Evaluating the Effect of Cochlear Implants and Real Life Listening Environments|
Ecological Momentary Assessment (EMA) methodology involves collecting self-reported data through repeated surveys to describe respondents’ current or very recent (i.e., momentary) experiences and related contexts in their natural (i.e., ecological) environments. In this study we collect EMA data using smart phones where the participant can respond to multiple surveys throughout the day. EMA can provide a wealth of information on moments in a respondent’s life without the distortions caused by recalling memories and delayed evaluation of experiences associated with retrospective self-reports. EMA can allow researchers to examine the interaction between context and experience by collecting detailed contextual information (e.g., characteristics of the listening situation) with self-reported experience. Although EMA is a useful tool in audiology research, analyzing EMA data is often challenging due to the complex structures it exhibits. Our EMA survey asked a series of questions regarding participants’ listening environments, listening activities, and feelings/experiences. We wish to compare listening environment, activities, and feelings of our participants before they receive a cochlear implant to after they receive their cochlear implant.
Understanding Paths to Graduation: Student Migration between Majors at a Big 10 University Navigating a bachelor’s degree is challenging, and many students face difficult decisions in choosing which major(s) to pursue. Correspondingly, student success professionals want to better understand their student populations to identify ways to help students navigate the myriad options available to them. At the University of Iowa, a team of Biostatisticians works with a group of admissions, student advising, and information technology professionals to produce forecasts for a variety of outcomes directly focused on recruiting, retaining, and better serving the undergraduate student body. This project will build on that collaboration to try and understand the different paths students take through the University of Iowa system, and how that relates to successful graduation outcomes. This project will focus on computational problems in large datasets, data visualization, and will use the cutting-edge Julia scientific computing environment to do so.

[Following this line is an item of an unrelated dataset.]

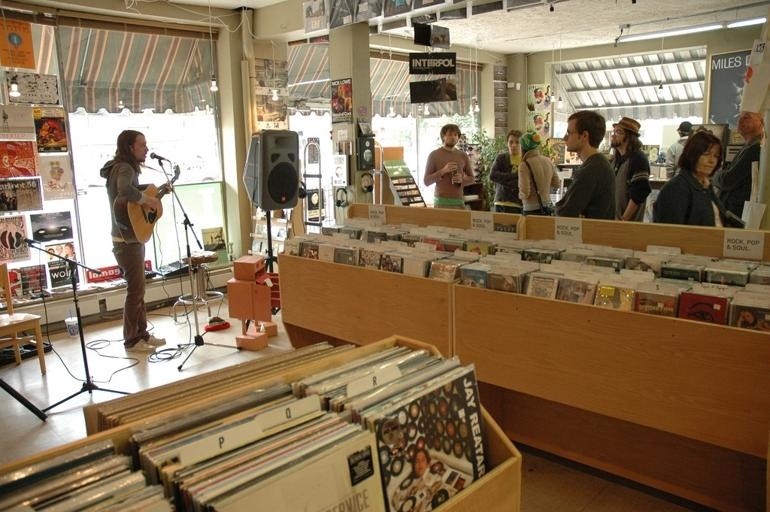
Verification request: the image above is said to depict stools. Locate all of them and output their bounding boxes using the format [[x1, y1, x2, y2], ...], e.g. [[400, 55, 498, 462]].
[[173, 251, 225, 322]]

Effects of Hospitals as Reservoirs for Disease in the Community Clostridiodes difficile is a significant cause of morbidity and mortality, and in 2017 has led to an estimated 12,800 deaths and 223,900 hospitalizations in the U.S. alone. While C. difficile infections (CDIs) are highly common to occur in healthcare settings, community onset CDIs are also on the rise. There is thus a growing interest in understanding the relationship between healthcare associated and community onset CDIs. Our research group has previously shown that the more CDI cases in the hospital, the more likely there is to be a higher number of healthcare associated CDIs (HA-CDIs). We have also determined that prior hospital exposure to family members increases one’s risk for a CDI. However, it remains an open question as to how HA-CDIs, even when treated fully in the hospital, may yet lead to further community onset CDIs (CO-CDIs). This project will look at over 21 million inpatient visits across 7 U.S. states to estimate the attributable number of CO-CDIs due to hospitals serving as a C. difficile reservoir. Specifically, we will use supervised machine learning techniques and a simulation framework to estimate the proportion of CO-CDIs due to individuals recovering from a HA-CDI being discharged into the community.

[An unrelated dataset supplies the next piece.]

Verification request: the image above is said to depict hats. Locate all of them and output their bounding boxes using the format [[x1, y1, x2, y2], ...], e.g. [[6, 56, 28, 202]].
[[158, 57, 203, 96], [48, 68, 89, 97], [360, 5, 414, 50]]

Predicting Renal Failure in Patients with Kidney Disease
C3 glomerulopathy (C3G) is a group of related conditions that cause renal disease. The kidney problems associated with C3 glomerulopathy tend to worsen over time. About half of affected individuals develop end-stage renal disease (ESRD) within 10 years after their diagnosis. Kidney disease researchers at the University of Iowa have been following a cohort of C3G patients in the hopes of identifying biomarkers capable of providing advance warning that an individual may be at high risk of ESRD in the near future. This project involves analyzing those biomarkers and developing predictive models for which patients are most likely to progress to renal failure in the next year.

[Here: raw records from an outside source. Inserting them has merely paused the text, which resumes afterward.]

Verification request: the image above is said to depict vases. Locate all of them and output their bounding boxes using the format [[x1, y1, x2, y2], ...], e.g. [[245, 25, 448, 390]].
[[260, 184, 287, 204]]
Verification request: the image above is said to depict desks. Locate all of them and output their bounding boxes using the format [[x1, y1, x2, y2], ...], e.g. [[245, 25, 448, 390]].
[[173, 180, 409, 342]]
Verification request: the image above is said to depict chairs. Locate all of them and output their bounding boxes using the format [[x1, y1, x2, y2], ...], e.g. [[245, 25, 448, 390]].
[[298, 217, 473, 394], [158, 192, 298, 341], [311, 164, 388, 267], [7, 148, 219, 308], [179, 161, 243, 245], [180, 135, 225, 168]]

Sensitivity Assessment of a Two-Step Method in Skin Image Identification Image processing is a field of an increased interest in the scientific/medical community. The use of Red Green Blue (RGB) decomposition to extract image information has proven to be valuable, although other decompositions and additional input variables should not be ruled out. It has been shown that skin identification can be achieved by a two-step process: (1) partitioning the input data into clusters, and (2) estimating a binary predictor for each cluster. This project will focus on the problem of skin identification through cluster analysis, predictive modeling, and classification. A variety of skin images with contrasts will be used and noise will be superposed on the images for sensitivity analysis. The ultimate goal is to be able to contour images for skin lesions in cancer imaging analysis.